Amy V. Walker, Associate Professor of Materials Science and Engineering
Title: Deposition of Metals and Semiconductors on Organic Thin Films
Description: The Walker group explores the behavior of surfaces and molecular interfaces using a variety of surface science techniques, including time-of-flight secondary ion mass spectrometry (TOF SIMS).
Fellows will contribute to research in two areas: optimization and application of new methods for depositing nanowires on micropatterned substrates, and development new flexible catalysts membranes for environmental remediation and fuel cells.

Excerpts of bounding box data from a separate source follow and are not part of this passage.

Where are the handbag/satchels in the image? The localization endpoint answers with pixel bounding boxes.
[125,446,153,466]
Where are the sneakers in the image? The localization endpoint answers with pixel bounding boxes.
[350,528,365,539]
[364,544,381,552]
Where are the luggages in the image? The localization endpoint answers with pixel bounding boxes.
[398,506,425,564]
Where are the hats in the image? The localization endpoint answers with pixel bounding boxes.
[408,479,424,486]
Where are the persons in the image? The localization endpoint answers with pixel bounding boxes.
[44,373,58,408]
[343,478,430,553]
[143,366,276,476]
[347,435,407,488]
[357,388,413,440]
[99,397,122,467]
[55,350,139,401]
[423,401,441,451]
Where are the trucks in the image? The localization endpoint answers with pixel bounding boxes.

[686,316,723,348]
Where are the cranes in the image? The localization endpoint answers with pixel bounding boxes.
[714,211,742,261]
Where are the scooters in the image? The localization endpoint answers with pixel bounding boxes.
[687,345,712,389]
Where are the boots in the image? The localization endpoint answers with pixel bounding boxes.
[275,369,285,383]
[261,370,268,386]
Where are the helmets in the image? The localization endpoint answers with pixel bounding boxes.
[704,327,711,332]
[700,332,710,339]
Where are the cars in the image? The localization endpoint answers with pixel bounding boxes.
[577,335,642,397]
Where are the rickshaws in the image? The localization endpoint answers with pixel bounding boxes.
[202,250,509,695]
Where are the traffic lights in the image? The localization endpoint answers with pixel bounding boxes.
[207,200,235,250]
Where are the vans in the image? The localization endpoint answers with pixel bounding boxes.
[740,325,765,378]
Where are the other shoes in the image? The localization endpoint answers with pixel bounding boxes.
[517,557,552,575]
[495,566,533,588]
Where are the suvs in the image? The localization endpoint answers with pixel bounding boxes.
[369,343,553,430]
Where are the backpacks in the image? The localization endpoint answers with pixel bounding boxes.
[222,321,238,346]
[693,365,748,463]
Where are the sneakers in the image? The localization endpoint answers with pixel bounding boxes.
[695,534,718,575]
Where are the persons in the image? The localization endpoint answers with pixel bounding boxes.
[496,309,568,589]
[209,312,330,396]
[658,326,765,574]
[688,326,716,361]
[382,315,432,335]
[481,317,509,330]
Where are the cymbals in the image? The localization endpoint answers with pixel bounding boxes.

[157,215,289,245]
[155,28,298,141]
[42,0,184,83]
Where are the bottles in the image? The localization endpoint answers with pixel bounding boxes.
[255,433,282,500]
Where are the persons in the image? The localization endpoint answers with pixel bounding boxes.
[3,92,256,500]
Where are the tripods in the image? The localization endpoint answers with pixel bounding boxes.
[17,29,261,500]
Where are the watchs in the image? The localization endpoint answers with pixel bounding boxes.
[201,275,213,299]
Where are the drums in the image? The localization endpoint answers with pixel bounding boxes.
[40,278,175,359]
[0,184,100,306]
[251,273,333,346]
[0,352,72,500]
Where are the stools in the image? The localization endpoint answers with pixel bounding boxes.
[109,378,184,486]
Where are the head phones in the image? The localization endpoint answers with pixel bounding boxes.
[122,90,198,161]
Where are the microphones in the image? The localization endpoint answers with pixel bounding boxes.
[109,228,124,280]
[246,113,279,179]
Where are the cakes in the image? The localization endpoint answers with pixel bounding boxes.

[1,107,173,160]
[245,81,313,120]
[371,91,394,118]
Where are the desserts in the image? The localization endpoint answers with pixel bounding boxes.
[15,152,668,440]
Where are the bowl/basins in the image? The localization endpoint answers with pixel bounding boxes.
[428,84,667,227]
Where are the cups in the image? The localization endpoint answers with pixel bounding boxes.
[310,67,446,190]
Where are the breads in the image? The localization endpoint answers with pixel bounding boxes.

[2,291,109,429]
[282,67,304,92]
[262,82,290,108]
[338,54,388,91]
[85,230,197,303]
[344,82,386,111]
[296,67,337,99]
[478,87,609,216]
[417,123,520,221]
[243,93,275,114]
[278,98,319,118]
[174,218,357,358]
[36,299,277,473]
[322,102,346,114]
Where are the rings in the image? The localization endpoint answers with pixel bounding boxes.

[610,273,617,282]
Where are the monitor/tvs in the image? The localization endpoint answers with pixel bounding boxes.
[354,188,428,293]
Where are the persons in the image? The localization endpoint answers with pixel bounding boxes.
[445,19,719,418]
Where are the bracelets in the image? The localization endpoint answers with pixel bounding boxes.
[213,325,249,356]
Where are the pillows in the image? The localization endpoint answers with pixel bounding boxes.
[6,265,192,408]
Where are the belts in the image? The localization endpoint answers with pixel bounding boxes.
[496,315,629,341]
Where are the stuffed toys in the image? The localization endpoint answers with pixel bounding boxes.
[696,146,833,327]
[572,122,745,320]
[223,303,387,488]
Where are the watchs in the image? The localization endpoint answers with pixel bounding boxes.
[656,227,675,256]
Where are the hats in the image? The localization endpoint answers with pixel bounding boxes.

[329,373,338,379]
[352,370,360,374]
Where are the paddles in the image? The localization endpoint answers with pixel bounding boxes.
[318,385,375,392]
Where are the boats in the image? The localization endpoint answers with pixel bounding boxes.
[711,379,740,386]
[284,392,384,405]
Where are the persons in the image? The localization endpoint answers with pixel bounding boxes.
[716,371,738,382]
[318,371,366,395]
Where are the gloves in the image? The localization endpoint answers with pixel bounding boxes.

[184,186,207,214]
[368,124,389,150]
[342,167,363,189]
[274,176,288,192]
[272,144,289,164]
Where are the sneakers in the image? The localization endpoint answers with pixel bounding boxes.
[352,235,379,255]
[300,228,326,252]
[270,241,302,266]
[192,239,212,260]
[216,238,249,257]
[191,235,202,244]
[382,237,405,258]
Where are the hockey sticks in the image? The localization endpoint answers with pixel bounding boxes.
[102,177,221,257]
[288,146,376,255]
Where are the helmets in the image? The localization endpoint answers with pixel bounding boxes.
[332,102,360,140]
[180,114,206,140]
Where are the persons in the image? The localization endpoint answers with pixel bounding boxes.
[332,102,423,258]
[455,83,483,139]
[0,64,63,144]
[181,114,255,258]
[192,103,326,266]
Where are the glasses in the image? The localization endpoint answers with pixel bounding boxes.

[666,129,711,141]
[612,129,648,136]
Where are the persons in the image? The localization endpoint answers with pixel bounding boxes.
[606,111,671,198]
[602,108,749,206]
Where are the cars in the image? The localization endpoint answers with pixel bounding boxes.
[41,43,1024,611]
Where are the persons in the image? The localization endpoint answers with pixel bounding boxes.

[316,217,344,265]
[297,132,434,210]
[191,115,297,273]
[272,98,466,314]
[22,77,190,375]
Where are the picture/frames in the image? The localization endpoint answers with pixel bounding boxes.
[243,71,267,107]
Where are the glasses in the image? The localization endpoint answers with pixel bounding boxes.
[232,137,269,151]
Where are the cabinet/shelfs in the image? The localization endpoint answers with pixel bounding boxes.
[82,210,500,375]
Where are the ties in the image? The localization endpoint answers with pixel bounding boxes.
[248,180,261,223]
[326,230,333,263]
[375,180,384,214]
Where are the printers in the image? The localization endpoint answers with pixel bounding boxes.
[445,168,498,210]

Robert M. Wallace, Louis A. Beecherl, Jr. Distinguished Professor of Materials Science and Engineering
Title: Photoelectron Spectroscopy of Semiconductors for Nanoelectronics
Description: Fellows will participate in projects that include analysis (XPS, UPS, STM) of semiconductor and graphene surfaces, with particular attention to the interfacial chemical bonding associated with overlying dielectric layers. In particular, compound semiconductor surfaces ((100) and (111)) including GaN, GaSb and GaP in direct contact with high-k dielectrics including Al2O3 and HfO2 will be studied.

Chadwin Young, Assistant Professor of Materials Science and Engineering
Title: Electrical Characterization of Thin-Film Transistors
Description: REU Fellows will perform time-resolved electrical testing to assess the performance and reliability of high-k dielectric thin-film transistors (TFTs). The technologies that arise from these test devices will be implemented in future microprocessors, memory, and other applications. This project will provide a broad introduction to understanding state-of-the-art device design and performance, as well as experience with a range of electrical characterization tools.